Joanne Yatvin has been a teacher, a principal, and a superintendent in Oregon. She is a reading specialist. Here she defends the small school idea. My own view is that there is a trade-off. A large school offers a large and diverse curriculum. A small school offers intimacy and close relationships. Some students prefer small schools, others do not. I am agnostic.
An editorial published earlier this month in the New York Times heralded the success of three small, specialized high schools created by former mayor Michael Bloomberg. A multiyear study showed that disadvantaged students at those schools did better academically than those in large, traditional high schools and were more likely to enroll in college. Within a few days Diane Ravitch posted a piece on her blog written by an unnamed researcher at the NYC Department of Education who questioned the verity of those results. He claimed that the study was financed by the same organization that funded the schools and was not peer reviewed. He also thought much of the data looked suspicious.
Based on these two articles alone, a reader can’t be certain which type of school is better for students and teachers. But I am biased by my own experience teaching in both large and small schools early in my career and ending up as the principal of two small elementary schools and one small middle school. What I saw in small schools were the positive effects of what sociologists call “social capital” which means, simply, the benefits derived from being connected to other people.
But, let me be specific. In the middle school we connected students by adopting a road alongside the school and having a whole-school cleanup day four times a year. Kids were also asked to pick up any trash they saw while walking to or from school.
We also developed an in-school “jobs” program that students could apply for. A job consisted of 20 minutes per day assisting a teacher or other school employee. Workers earned points that could be used to bid on desirable items in an end of the year auction.
Finally, all students, including special-needs kids were welcome to join any school sports team, or participate in drama or musical events.
As a result of these programs, school attendance and behavior improved markedly and bullying disappeared. What we also saw in students was a strong expression of pride and connectedness, as if they were proclaiming, “This is our school, and we don’t want anyone to mess with it.”
At one elementary school where I was principal we brought kids together through a school store that sold only student-made items and a noon hour of “Gifted” activities that anyone could participate in instead of going out to the playground. At another school we created a playground committee with representatives from all grades that developed a set of playground rules and made a video on how to use equipment safely.
Teachers benefitted in those small schools by having common planning time with others who taught the same grade. They shared their best ideas, showed newcomers the ropes, and set up consistent plans for struggling or zooming students who needed special attention.
Because there were only 12-15 classrooms in those small elementary schools I could visit them all frequently, not only to do formal observations but also to get a feel for how things were going and see the work and behavior of students I was concerned about.
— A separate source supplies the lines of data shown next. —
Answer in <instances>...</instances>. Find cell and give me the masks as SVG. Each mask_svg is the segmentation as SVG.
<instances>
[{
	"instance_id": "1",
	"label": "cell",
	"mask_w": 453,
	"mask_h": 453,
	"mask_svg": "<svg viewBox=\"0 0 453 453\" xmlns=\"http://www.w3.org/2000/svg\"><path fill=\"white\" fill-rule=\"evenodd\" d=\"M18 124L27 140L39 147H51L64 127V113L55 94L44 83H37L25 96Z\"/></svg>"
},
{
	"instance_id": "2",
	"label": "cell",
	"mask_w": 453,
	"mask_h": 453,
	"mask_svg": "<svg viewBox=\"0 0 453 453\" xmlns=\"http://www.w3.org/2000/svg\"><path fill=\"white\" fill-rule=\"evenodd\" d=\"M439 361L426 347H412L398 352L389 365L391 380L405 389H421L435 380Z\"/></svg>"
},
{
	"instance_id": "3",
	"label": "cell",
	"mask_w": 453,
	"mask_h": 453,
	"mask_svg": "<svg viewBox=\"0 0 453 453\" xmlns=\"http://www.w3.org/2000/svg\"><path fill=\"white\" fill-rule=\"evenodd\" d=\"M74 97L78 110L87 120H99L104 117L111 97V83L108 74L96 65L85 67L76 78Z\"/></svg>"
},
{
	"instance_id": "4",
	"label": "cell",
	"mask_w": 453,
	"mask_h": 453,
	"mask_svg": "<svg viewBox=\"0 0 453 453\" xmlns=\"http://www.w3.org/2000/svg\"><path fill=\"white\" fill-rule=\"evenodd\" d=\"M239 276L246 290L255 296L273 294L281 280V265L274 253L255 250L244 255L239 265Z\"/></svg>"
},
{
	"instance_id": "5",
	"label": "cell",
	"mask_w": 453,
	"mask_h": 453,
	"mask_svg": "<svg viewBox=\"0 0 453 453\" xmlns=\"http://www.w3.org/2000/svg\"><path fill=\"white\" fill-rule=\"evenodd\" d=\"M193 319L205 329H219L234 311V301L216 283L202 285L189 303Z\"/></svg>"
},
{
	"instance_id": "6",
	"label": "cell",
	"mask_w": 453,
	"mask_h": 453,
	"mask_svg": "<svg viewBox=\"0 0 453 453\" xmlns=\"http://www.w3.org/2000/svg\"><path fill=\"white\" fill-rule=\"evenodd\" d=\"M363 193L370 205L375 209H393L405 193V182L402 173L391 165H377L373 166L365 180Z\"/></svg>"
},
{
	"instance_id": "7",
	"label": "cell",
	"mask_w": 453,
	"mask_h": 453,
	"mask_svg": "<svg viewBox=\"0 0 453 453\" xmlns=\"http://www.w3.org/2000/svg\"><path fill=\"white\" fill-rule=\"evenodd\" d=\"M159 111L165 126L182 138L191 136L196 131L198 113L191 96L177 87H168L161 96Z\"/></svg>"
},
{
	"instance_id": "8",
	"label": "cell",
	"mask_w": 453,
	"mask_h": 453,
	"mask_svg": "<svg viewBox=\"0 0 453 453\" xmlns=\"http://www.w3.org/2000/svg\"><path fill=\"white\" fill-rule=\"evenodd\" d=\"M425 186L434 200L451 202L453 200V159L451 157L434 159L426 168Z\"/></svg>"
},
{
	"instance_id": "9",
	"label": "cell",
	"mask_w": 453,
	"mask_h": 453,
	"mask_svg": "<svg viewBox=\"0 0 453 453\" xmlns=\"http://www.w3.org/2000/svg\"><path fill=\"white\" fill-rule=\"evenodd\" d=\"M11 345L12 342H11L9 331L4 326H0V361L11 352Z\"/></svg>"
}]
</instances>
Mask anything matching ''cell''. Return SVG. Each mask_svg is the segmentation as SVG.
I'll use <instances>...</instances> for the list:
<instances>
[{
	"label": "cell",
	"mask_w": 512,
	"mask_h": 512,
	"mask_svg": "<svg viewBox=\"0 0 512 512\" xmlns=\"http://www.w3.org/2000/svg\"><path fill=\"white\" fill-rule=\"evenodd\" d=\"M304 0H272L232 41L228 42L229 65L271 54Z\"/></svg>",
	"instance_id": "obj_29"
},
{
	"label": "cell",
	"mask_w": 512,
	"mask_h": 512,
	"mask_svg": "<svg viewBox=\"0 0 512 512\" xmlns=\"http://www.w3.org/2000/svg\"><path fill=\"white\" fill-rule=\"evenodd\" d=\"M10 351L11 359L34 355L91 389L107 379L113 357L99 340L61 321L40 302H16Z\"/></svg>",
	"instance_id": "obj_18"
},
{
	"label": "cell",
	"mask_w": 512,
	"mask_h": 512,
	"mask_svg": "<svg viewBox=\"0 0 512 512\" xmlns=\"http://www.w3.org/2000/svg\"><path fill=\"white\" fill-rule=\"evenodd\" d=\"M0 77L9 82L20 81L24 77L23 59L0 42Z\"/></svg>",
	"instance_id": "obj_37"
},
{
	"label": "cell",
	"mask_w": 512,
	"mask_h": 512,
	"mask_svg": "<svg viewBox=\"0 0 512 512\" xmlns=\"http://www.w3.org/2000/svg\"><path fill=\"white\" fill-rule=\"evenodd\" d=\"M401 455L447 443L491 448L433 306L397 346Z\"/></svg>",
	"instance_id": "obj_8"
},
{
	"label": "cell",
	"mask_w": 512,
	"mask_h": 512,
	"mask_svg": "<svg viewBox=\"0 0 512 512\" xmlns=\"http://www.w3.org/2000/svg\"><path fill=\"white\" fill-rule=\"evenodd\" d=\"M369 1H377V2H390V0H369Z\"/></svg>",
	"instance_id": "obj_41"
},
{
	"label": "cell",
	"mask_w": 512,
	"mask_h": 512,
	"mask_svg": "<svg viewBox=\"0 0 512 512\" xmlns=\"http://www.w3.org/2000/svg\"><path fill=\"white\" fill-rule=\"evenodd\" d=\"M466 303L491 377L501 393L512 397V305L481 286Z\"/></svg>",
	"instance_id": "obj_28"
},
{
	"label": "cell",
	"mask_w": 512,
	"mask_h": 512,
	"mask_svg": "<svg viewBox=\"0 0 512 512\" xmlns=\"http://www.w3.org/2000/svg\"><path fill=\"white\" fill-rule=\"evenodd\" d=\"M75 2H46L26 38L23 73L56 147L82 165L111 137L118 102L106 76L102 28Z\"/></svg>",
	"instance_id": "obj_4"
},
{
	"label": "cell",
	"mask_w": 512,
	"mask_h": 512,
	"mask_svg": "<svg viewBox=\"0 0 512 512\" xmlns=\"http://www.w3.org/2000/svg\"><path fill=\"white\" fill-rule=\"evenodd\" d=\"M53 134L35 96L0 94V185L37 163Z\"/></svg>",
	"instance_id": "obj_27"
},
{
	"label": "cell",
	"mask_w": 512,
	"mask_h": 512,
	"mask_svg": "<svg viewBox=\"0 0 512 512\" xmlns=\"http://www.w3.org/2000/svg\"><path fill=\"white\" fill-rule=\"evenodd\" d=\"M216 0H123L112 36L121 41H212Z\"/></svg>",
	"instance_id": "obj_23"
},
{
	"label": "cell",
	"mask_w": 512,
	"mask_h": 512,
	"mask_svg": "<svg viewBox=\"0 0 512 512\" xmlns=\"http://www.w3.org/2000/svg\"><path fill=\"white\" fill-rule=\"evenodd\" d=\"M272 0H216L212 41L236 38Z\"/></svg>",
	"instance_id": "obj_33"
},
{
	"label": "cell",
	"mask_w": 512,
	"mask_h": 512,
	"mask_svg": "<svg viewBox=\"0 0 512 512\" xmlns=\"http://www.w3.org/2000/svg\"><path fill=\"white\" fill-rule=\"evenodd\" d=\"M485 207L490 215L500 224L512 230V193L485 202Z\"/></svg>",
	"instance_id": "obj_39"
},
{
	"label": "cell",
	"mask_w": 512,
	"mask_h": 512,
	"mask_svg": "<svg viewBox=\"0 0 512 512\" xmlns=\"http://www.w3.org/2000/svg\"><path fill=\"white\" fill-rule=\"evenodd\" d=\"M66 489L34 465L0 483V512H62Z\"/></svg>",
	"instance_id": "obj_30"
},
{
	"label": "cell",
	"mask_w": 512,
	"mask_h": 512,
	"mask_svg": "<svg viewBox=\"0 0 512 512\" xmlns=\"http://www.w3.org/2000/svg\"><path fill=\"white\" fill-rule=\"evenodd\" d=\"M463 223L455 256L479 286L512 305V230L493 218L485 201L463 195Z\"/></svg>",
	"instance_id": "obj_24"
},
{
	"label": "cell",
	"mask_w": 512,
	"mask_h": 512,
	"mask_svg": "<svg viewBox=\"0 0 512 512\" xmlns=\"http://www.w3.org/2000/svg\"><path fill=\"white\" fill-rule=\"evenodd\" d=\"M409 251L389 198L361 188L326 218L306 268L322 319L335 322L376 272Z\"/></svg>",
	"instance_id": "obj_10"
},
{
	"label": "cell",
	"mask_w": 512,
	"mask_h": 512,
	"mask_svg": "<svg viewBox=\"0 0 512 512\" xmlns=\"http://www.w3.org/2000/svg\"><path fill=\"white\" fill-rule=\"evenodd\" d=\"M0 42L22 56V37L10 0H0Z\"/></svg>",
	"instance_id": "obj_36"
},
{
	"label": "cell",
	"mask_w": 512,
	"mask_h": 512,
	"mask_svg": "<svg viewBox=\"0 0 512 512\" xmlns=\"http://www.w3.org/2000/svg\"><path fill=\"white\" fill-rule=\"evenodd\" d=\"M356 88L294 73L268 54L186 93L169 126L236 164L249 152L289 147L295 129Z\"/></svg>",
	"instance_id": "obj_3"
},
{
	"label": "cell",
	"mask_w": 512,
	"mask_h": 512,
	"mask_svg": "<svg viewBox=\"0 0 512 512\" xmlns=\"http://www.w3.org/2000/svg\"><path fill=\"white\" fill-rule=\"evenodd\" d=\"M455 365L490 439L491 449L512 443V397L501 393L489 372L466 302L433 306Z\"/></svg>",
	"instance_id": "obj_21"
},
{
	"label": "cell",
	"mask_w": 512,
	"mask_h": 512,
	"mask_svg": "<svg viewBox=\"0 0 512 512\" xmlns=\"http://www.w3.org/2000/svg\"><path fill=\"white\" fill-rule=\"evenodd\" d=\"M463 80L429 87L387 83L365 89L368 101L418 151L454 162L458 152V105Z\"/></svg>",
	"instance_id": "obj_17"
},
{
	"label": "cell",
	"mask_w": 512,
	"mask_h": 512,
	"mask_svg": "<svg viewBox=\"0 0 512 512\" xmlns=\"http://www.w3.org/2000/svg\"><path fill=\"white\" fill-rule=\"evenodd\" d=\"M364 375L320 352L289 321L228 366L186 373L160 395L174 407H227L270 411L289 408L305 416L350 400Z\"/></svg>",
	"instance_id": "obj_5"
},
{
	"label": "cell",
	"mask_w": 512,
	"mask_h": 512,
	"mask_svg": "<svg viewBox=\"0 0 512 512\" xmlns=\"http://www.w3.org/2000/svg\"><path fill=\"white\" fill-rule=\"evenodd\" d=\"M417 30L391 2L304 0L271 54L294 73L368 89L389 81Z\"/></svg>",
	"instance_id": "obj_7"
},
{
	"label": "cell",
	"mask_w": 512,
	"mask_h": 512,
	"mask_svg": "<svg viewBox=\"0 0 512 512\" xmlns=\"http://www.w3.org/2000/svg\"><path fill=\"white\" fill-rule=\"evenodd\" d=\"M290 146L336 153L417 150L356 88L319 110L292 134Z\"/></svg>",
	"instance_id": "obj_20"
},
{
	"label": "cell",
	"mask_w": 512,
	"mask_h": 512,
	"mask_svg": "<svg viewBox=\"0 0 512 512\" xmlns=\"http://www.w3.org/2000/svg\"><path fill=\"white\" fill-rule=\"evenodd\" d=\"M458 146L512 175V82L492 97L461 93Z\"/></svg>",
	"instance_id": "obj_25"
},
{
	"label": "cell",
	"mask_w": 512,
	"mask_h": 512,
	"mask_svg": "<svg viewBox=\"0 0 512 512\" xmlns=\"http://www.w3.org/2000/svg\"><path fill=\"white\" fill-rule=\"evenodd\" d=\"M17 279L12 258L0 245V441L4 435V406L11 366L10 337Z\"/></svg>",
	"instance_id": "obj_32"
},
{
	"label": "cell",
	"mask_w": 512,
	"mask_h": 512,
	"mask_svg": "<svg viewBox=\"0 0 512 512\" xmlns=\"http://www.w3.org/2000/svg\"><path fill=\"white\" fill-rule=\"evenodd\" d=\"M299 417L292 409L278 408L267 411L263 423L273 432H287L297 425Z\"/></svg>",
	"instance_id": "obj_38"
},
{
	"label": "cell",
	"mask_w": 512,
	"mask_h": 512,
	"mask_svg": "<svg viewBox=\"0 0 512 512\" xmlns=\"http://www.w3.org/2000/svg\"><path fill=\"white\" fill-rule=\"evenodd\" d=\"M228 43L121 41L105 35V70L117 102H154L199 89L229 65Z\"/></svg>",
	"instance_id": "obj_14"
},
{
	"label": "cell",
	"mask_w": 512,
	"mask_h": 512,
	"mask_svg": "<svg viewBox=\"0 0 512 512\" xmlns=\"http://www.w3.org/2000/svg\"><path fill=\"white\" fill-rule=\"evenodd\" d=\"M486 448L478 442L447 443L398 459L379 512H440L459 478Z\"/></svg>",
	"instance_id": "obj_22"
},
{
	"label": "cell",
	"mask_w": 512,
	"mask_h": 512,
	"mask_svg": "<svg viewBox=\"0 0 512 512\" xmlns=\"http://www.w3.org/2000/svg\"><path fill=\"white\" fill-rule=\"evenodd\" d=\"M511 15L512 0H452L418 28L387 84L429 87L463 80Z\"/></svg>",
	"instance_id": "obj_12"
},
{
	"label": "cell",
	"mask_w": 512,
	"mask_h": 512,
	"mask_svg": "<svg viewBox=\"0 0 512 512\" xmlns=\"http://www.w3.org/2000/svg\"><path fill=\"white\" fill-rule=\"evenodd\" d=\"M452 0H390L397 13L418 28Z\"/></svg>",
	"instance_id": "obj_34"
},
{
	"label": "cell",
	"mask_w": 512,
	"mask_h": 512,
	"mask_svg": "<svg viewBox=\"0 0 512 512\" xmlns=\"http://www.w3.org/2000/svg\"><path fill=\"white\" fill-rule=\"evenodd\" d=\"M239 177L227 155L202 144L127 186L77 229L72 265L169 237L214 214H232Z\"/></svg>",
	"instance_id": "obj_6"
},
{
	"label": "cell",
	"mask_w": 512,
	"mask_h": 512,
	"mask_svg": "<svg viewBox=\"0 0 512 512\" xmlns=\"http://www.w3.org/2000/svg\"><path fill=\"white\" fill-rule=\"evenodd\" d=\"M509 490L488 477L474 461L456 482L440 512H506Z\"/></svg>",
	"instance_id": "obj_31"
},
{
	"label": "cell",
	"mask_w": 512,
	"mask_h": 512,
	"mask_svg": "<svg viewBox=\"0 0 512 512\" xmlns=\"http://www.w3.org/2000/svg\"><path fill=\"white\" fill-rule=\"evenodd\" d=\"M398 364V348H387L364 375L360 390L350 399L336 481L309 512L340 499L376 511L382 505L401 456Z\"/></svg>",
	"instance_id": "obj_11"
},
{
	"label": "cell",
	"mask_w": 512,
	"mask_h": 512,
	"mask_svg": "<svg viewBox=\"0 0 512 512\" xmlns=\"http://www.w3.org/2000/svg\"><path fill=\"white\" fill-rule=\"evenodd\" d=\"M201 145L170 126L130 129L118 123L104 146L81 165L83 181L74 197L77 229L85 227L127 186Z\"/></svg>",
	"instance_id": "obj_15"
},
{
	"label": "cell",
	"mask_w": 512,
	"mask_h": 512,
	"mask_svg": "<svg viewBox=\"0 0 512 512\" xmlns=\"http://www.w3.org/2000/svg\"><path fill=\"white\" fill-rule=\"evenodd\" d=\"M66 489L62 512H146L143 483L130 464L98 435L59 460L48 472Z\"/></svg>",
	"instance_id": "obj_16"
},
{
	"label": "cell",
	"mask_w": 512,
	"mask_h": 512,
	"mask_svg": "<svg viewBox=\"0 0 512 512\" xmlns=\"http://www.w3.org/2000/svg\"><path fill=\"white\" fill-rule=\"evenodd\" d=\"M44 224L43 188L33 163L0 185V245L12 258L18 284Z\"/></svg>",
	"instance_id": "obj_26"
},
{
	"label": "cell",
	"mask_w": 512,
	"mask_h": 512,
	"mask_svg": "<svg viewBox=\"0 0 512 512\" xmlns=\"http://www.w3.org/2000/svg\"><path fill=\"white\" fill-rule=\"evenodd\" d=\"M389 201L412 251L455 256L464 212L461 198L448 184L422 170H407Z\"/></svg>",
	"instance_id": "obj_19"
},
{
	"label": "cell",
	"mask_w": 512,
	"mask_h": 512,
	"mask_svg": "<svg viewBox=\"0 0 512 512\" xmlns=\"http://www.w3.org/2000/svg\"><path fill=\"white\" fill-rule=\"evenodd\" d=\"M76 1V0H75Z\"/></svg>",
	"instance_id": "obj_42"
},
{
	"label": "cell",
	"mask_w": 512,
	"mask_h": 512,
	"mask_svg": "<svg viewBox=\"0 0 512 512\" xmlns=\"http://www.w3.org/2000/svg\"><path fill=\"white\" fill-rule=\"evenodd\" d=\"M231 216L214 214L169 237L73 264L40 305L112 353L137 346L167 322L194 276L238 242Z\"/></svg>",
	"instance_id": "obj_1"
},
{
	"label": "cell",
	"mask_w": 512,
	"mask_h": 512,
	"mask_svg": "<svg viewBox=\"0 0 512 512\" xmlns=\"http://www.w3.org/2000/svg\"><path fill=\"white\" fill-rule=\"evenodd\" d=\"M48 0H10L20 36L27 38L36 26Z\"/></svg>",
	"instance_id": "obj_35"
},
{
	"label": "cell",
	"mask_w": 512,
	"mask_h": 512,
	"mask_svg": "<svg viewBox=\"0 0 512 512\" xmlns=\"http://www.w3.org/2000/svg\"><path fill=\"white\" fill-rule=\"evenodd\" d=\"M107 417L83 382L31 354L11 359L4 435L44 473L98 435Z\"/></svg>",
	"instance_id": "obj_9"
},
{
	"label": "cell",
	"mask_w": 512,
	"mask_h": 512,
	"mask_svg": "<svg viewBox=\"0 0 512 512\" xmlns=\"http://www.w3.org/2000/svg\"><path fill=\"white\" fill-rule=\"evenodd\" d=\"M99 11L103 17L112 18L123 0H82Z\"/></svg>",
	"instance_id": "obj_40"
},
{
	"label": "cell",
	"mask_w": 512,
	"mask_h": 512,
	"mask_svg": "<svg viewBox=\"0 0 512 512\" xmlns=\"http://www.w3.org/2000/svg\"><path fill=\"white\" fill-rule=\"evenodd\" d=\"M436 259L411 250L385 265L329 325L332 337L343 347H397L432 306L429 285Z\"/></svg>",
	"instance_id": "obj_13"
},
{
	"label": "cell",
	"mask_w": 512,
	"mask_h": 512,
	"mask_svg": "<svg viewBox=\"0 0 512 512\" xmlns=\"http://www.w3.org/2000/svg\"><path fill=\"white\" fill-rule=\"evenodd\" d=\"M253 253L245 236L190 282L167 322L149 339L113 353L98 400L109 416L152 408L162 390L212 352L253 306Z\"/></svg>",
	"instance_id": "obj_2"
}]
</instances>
I wish I could say that the small high school where I taught offered similar opportunities to students. But with 1200 students and a traditional classroom structure, it could not. Yet, the school did arrange for all teachers to teach at only one grade level and have no more than 100 students each. We got to know our students well in small classes and had time for individual conferences with each one over the school year. As an English teacher, I chose not to give any final exams because I knew enough about students’ learning from the many papers they had written and their classroom participation.
In a large city like New York I can see why it is difficult to have small schools. But with a certain amount of creativity, it is possible. How about housing two schools in one building, as has been done already with some public schools and charter schools?
In a small high school offering a specialized curriculum, such as science or the arts, all bases can be covered with fewer teachers and auxiliary personnel than in a larger all-purpose high school. At the same time, students have more in common with their schoolmates, teachers are more connected, and the principal is more involved with both groups.
Traditionally, cities, towns, and even rural areas have chosen to have large and elaborate schools rather than small, simple ones. Although, big schools may be cheaper to build and operate and easier to manage from the top down, policy makers and school officials should consider the greater ability of small schools to provide better working conditions for teachers and, more important, better learning opportunities for students.